- DOCUMENT -
Correct Answer - Option 2 :
\(\frac{m\ +\ n}{m\ -\ n}\)
Concept:
Componendo and dividendo rule:
If \(\frac{a}{b} = \frac{c}{d}\)
Then \(\frac{a+b}{a-b} = \frac{c+d}{c-d}\)
Formula used:
1. sin C + sin D = 2sin(\(\frac{C\ +\ D}{2}\)) cos(\(\frac{C\ -\ D}{2}\))
2. sin C - sin D = 2sin(\(\frac{C\ -\ D}{2}\)) cos(\(\frac{C\ +\ D}{2}\))
3. \(\frac{sin\ \theta}{cos\ \theta}\ =\ tan\ \theta\)
4. \(\frac{cos\ \theta}{sin\ \theta}\ =\ cot\ \theta\)
Calculation:
Given that,
m sin θ = n sin (θ + 2α) then,
⇒ \(\frac{m}{n}\ =\ \frac{sin(\theta\ +\ 2\alpha)}{sin\ \theta}\)

- SHORT PROBLEM A -
Decide whether each of these statements agrees with the trigonometry solution, answering yes or no and quoting the words that decide it: (i) the correct answer is Option 2; (ii) sin θ divided by cos θ is given as cot θ; (iii) the given condition is m sin θ = n sin (θ + 2α).

Records excerpted from a collection:
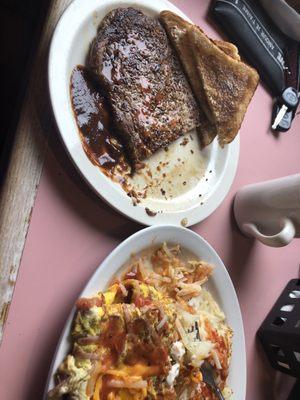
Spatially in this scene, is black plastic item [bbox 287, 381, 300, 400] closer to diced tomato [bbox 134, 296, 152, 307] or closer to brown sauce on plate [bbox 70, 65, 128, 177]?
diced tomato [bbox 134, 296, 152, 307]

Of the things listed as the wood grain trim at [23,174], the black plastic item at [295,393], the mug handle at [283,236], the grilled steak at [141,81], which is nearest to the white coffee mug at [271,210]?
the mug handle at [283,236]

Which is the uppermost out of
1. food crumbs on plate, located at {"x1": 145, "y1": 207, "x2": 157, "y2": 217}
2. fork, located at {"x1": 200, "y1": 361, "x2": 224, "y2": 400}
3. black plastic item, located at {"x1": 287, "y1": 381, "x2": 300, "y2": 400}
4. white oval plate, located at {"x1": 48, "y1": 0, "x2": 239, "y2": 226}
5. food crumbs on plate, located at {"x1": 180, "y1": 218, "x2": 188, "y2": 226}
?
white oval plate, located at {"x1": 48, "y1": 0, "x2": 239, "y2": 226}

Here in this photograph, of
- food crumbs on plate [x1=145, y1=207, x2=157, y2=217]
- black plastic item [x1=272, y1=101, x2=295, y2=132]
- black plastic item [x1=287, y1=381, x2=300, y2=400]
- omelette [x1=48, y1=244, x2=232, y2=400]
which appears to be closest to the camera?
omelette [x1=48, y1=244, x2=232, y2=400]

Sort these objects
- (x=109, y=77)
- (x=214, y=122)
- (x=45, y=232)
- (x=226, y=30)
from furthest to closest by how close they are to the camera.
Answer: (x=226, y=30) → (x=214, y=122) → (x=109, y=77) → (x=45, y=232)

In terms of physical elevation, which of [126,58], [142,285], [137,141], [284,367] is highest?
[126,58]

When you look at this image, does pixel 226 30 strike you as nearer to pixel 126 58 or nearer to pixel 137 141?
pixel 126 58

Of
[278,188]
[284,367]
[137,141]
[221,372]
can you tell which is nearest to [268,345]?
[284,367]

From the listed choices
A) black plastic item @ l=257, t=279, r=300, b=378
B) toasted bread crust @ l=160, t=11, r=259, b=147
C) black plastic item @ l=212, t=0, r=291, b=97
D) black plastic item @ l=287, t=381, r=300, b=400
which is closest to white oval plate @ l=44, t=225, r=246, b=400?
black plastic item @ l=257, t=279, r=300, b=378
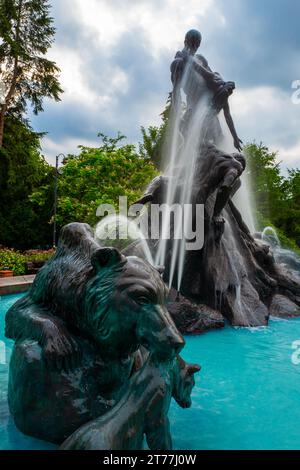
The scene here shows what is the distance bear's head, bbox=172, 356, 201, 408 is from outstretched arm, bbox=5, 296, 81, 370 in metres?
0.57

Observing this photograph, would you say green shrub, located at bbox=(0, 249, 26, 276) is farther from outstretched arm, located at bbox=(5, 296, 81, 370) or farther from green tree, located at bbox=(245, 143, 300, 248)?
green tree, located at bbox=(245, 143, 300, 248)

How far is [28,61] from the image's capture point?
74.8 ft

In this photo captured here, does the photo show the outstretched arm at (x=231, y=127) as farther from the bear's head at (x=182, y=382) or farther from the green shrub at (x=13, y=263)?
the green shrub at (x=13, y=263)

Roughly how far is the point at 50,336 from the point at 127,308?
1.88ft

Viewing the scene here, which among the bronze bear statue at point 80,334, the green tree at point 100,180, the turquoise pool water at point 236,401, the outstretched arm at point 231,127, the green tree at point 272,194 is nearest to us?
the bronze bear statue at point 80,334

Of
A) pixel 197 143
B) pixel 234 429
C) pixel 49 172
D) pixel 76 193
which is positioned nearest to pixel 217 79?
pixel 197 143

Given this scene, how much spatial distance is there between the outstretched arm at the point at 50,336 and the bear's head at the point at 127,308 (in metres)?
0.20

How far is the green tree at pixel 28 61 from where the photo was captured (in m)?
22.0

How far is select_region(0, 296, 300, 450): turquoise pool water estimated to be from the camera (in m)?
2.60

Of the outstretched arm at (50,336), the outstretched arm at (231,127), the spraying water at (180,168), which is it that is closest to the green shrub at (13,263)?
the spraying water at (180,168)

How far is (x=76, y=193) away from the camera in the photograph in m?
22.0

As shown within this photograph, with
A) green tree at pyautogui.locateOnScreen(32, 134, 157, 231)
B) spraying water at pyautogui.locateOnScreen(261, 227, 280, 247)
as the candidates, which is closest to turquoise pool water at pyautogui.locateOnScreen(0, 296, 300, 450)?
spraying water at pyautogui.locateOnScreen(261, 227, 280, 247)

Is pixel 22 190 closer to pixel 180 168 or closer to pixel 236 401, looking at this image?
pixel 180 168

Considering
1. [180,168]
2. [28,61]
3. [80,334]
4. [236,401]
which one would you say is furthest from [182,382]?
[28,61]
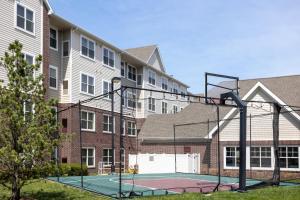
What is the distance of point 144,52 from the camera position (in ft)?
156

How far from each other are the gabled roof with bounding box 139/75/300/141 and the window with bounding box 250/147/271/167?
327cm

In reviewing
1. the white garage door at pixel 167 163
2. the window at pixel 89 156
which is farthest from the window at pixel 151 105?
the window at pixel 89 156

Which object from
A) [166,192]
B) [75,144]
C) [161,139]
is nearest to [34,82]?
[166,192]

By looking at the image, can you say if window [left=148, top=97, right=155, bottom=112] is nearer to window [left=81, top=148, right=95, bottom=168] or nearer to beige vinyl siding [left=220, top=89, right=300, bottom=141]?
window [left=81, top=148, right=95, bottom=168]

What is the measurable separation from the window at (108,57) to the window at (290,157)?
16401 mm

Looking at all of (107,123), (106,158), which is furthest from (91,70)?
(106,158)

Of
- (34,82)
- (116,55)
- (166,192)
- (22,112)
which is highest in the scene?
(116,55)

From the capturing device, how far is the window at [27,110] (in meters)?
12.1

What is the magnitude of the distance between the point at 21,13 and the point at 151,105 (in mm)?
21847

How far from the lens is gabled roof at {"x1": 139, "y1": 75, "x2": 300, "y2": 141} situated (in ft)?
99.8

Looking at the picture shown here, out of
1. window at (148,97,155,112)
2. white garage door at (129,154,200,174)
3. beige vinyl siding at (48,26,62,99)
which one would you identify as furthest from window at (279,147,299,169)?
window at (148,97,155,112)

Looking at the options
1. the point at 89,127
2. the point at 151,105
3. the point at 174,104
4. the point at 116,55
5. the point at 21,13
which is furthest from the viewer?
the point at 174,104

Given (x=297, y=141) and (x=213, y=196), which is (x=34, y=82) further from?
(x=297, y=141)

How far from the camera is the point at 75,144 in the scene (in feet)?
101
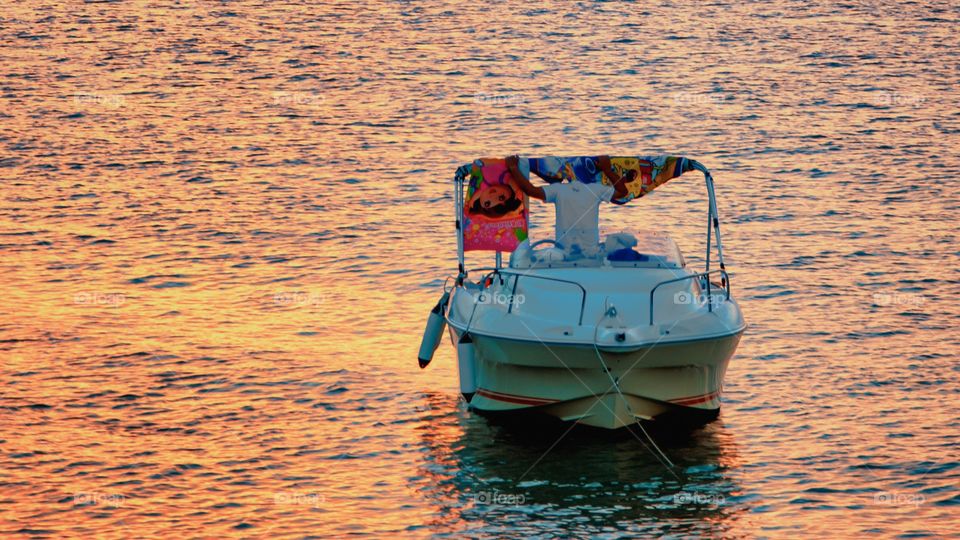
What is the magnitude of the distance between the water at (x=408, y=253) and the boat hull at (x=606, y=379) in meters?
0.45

...

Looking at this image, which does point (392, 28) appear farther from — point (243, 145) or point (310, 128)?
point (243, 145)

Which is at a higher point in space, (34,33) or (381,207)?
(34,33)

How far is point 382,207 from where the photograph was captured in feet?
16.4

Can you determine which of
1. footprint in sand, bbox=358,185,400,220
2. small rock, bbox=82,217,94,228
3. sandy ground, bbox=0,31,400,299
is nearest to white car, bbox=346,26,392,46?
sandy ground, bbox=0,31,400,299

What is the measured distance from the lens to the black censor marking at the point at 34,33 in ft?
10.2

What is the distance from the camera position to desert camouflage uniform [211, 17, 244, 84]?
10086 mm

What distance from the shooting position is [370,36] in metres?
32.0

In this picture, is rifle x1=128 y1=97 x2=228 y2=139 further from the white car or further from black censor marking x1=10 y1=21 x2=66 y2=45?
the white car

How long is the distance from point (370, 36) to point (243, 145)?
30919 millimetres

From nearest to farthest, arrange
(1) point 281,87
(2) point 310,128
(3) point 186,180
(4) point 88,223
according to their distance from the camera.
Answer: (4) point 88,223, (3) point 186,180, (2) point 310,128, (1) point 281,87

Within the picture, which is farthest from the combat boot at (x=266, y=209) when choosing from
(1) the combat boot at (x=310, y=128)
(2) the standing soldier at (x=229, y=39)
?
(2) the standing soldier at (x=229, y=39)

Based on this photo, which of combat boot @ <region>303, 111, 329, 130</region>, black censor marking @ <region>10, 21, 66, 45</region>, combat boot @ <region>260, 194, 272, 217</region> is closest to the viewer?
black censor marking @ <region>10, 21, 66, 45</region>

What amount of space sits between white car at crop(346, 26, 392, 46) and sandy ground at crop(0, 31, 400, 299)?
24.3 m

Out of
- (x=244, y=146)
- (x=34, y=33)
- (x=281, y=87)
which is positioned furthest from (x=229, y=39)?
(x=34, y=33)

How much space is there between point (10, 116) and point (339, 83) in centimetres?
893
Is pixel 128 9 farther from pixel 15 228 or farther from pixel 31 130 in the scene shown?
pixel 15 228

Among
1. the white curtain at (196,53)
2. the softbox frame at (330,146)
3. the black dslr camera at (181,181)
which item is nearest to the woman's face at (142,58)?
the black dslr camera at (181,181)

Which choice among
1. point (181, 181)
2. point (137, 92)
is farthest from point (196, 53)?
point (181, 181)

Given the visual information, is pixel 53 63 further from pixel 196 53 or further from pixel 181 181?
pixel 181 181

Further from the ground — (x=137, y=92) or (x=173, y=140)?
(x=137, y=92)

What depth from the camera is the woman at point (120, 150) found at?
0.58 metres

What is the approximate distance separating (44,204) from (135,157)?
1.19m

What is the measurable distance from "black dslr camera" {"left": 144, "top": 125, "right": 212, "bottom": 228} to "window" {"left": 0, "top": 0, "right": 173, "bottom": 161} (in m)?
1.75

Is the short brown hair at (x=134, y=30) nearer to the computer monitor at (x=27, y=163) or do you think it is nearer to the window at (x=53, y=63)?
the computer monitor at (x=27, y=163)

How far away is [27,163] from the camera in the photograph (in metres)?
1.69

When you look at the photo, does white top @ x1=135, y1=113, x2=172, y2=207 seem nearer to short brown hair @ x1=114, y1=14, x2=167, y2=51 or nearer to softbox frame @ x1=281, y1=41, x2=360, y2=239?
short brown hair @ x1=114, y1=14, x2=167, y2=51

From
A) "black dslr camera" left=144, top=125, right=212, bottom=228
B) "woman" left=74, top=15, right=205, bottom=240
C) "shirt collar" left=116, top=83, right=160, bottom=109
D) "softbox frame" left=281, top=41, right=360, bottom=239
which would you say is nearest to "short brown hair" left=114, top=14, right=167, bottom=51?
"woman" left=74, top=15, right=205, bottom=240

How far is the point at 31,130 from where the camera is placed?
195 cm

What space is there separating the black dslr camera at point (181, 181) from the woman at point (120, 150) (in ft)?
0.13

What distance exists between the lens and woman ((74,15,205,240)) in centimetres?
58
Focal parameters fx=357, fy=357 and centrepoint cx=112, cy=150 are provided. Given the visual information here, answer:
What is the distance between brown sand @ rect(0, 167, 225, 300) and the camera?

- SHORT PROBLEM B -
Extract every line of the listing that contains the string "diced", treating uppercase and lowercase as different.

- FULL ANSWER A -
(i) Yes: "Correct Answer - Option 2"
(ii) No: "\(\frac{sin\ \theta}{cos\ \theta}\ =\ tan\ \theta\)"
(iii) Yes: "m sin θ = n sin (θ + 2α)"

- FULL ANSWER B -
Spatially in this scene, is black plastic item [bbox 287, 381, 300, 400] closer to diced tomato [bbox 134, 296, 152, 307] or closer to brown sauce on plate [bbox 70, 65, 128, 177]?
diced tomato [bbox 134, 296, 152, 307]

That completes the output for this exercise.